Sinead O’Connor wowed New York last weekend with a fresh new sound, despite pulling out of a show in Philadelphia.

In Webster Hall on Friday night, Sinead turned away completely from all her old numbers, exploring only her new Rastafarian-themed CD, Throw Down Your Arms.

Just a few years ago, she was ordained by an eccentric bishop as the world’s first ever female priest of an ultra conservative Catholic splinter group.

So Sinead the Rasta priest makes absolutely no sense, but logic was never the point with Sinead. It was the madness, the spiritual yearning, the unpredictability and, most of all, the music.

Sinead O’Connor

She was there at her altar at Webster Hall with classic rhythm duo, Sly and Robbie, who produced her album, Sly laying down the low drum rhythm, Robbie pulling up classic Jamaican beats on guitar. They were there to worship Sinead’s rebirth, along with reggae legend Burning Spear, who helped write Sinead’s album.

Her months in Jamaica have paid off, lounging through Bob Marley, Lee Perry and Peter Tosh, seemingly enjoying a religious experience that went way beyond her two-decade long obsession with Catholic ritual.

For “Rivers of Babylon,” she was backed only by singers and acoustic guitar, singing plaintively. Pete Tosh’s “Downpressor Man” is introduced with a cheesy, “This one’s for the ladies.”

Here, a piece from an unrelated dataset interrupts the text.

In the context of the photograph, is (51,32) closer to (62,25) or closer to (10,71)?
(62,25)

So is this all ironic? Is this all one more twisted Sinead O’Connor joke, in which we learn that she is no more a Rastafarian than a conservative priest?

Her dedication to the music, and her enjoyment of the rhythms suggests otherwise. Only during the reggae classic, “Jah Nuh Dead” does she suggest hints of her Celtic past.

Irish Catholic guilt has lost Sinead to Rasta rhythm. Let her go. She’s gone to a much better place.